- Sal Kalan Location in Punjab, India Sal Kalan Sal Kalan (India)
- Coordinates: 31°13′29″N 75°58′20″E﻿ / ﻿31.2247064°N 75.9722776°E
- Country: India
- State: Punjab
- District: Shaheed Bhagat Singh Nagar

Government
- • Type: Panchayat raj
- • Body: Gram panchayat
- Elevation: 251 m (823 ft)

Population (2011)
- • Total: 458
- Sex ratio 241/217 ♂/♀

Languages
- • Official: Punjabi
- Time zone: UTC+5:30 (IST)
- PIN: 144505
- Telephone code: 01884
- ISO 3166 code: IN-PB
- Post office: Banga (S.O)
- Website: nawanshahr.nic.in

= Sal Kalan =

Sal Kalan is a village in Shaheed Bhagat Singh Nagar district of Punjab State, India. It is located 6 km away from sub post office Banga, 20 km from Nawanshahr, 17.7 km from district headquarter Shaheed Bhagat Singh Nagar and 110 km from state capital Chandigarh. The village is administrated by Sarpanch an elected representative of the village.

== Demography ==
As of 2011, Sal Kalan has a total number of 100 houses and population of 458 of which 241 include are males while 217 are females according to the report published by Census India in 2011. The literacy rate of Sal Kalan is 81.44% higher than the state average of 75.84%. The population of children under the age of 6 years is 54 which is 11.79% of total population of Sal Kalan, and child sex ratio is approximately 1250 as compared to Punjab state average of 846.

Most of the people are from Schedule Caste which constitutes 58.08% of total population in Sal Kalan. The town does not have any Schedule Tribe population so far.

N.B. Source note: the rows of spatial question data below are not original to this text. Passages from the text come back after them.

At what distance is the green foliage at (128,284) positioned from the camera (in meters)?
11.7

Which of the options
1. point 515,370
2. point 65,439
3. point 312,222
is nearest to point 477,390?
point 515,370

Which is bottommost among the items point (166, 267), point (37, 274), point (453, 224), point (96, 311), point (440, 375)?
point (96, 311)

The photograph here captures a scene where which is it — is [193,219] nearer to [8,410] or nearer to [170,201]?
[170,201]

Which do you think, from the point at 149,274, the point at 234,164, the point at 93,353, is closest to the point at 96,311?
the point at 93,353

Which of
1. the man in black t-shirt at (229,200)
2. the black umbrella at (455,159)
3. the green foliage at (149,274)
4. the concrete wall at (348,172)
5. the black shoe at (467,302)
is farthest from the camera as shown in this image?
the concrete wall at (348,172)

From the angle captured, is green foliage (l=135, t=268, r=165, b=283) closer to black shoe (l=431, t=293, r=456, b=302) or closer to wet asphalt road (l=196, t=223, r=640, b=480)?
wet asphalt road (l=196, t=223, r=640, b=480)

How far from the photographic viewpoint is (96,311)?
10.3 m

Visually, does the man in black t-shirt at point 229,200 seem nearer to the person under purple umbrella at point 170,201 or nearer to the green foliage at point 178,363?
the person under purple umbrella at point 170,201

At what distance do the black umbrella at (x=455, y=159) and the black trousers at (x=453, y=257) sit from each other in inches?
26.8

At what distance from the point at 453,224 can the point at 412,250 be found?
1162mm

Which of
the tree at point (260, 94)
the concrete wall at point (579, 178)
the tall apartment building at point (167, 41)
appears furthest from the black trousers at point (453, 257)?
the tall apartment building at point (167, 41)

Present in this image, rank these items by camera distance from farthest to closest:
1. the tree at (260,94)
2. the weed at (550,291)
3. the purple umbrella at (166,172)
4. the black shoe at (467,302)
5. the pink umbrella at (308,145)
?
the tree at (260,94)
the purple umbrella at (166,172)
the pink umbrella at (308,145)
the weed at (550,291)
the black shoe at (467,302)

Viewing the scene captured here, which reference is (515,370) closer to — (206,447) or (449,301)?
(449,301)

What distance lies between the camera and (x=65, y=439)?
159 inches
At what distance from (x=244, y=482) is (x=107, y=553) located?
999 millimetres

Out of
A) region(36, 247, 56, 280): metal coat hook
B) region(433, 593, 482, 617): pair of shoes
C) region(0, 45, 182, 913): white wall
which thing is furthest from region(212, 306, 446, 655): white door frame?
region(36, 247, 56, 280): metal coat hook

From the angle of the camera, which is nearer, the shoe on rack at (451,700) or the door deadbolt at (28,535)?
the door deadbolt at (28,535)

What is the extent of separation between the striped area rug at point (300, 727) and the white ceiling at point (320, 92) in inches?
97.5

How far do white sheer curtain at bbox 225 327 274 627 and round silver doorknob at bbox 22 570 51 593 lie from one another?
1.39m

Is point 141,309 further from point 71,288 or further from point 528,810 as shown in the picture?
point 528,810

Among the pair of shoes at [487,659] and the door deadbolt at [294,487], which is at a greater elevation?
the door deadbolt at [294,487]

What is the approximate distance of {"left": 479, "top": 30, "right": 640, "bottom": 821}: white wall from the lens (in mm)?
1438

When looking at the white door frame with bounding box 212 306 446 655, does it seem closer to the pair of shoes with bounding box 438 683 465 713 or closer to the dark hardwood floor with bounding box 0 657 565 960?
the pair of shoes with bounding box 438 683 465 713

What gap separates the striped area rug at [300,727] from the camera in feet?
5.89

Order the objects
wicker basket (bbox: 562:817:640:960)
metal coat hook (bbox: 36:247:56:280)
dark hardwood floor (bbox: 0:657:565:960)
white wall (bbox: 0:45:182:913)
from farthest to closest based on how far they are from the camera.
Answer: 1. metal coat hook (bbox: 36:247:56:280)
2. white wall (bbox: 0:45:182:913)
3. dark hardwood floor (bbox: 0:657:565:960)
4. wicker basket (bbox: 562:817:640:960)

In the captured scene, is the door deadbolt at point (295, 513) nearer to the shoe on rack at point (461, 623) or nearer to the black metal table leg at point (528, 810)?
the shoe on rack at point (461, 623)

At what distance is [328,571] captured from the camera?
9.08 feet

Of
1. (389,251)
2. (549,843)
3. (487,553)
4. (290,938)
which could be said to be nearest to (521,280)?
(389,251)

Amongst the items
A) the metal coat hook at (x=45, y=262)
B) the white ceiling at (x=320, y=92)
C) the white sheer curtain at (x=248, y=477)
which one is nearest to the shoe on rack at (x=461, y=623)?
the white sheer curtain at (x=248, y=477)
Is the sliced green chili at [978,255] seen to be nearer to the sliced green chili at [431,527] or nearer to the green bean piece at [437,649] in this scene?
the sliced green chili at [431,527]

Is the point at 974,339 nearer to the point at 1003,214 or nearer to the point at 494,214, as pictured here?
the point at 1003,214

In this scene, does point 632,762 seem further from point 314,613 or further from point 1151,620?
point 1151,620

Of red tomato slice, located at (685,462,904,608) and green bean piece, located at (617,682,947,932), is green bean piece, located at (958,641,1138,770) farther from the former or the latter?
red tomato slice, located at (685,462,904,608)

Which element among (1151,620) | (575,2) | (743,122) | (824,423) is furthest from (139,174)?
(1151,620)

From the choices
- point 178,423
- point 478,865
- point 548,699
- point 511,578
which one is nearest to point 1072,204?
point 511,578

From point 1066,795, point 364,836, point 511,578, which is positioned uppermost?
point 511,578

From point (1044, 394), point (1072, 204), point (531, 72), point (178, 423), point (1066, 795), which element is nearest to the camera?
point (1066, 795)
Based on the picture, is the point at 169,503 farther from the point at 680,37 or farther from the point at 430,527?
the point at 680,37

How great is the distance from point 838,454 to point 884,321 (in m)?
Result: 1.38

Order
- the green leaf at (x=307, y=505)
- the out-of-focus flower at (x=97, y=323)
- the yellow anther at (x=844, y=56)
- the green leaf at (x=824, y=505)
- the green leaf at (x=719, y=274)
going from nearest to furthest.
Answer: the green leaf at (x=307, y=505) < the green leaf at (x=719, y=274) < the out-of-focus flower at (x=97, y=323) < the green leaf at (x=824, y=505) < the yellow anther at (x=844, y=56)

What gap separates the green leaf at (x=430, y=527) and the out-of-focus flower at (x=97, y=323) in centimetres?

As per the report published by Census India in 2011, 154 people were engaged in work activities out of the total population of Sal Kalan which includes 132 males and 22 females. According to census survey report 2011, 81.17% workers describe their work as main work and 18.83% workers are involved in Marginal activity providing livelihood for less than 6 months.

== Education ==
The village has a Punjabi medium, co-ed primary school established in 1961. The school provide mid-day meal per Indian Midday Meal Scheme. As per Right of Children to Free and Compulsory Education Act the school provide free education to children between the ages of 6 and 14.

Amardeep Singh Shergill Memorial college Mukandpur, KC Engineering College and Doaba Khalsa Trust Group Of Institutions are the nearest colleges. Industrial Training Institute for women (ITI Nawanshahr) is 21 km. The village is 91 km away from Chandigarh University, 67 km from Indian Institute of Technology and 32 km away from Lovely Professional University.

== Transport ==
Nawanshahr train station is the nearest train station however, Garhshankar Junction railway station is 22 km away from the village. Sahnewal Airport is the nearest domestic airport which located 64 km away in Ludhiana and the nearest international airport is located in Chandigarh also Sri Guru Ram Dass Jee International Airport is the second nearest airport which is 141 km away in Amritsar.